La cinefilia di Anderson è sempre molto presente e così anche un semplice momento, come quello in cui Perfidia Beverly Hills spara con il mitra in segno di giubilo, è un omaggio al cinema, con la protagonista che urla in piena esaltazione "mi sento Tony Montana", citando il personaggio principale interpretato da Al Pacino del remake di Scarface (De Palma 1983).
Pat, invece, anni dopo, quando è ormai noto come Bob Ferguson e sua figlia è un'adolescente, la aspetta a casa guardando vecchi film in televisione. Quello che gli vediamo guardare è La battaglia di Algeri (Pontecorvo 1966).
Il sensei Sergio St. Carlos, invece, che nel suo ufficio in palestra ha appeso il poster giapponese di Superman (Donner 1978), cita un attore di Hollywood parlando con Bob: "sai cos'è la libertà? Non avere paura [...] come Tom Cruise". 
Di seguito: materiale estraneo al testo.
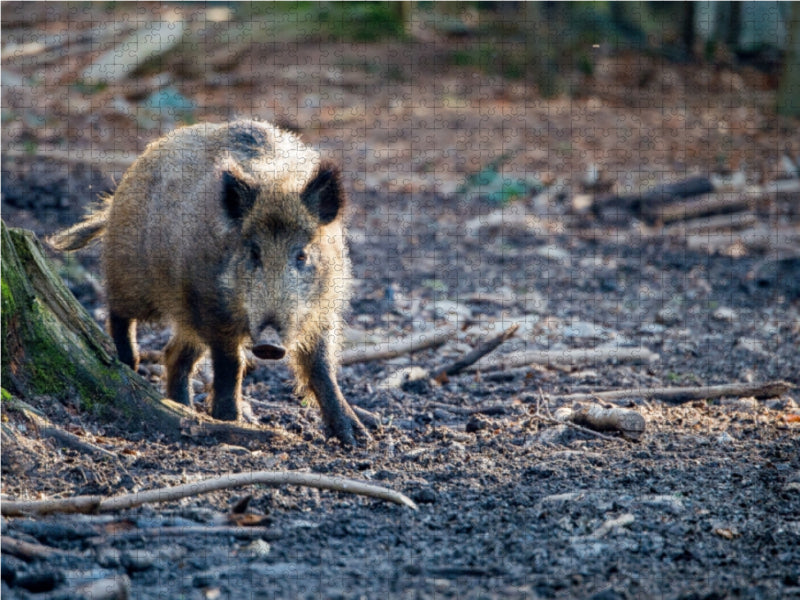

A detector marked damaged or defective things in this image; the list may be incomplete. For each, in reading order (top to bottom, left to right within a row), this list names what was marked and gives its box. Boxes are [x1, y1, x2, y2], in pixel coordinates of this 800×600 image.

broken stick [3, 468, 418, 516]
La colonna sonora è firmata ancora una volta dal chitarrista dei Radiohead, Jonny Greenwood, già autore delle musiche per cinque film di Anderson (Il petroliere, The Master, Vizio di forma, Il filo nascosto, Licorice pizza). Tra i brani di contesto, invece, Ready or not dei Fugees (1996) e poi, naturalmente, non può mancare un classico ispanico, il bolero messicano Perfidia, cantato dai Los Panchos (1947), dettaglio cinefilo finale, dato che sulle note della stessa canzone, composta originariamente da Alberto Domínguez Borrás, nel 1939, ballano Ingrid Bergman e Humphrey Bogart in Casablanca (Curtiz 1942, vedi), e ripreso nella versione di Nat King Cole (ascolta), nel magnifico In the mood for love (Kar-Wai 2000).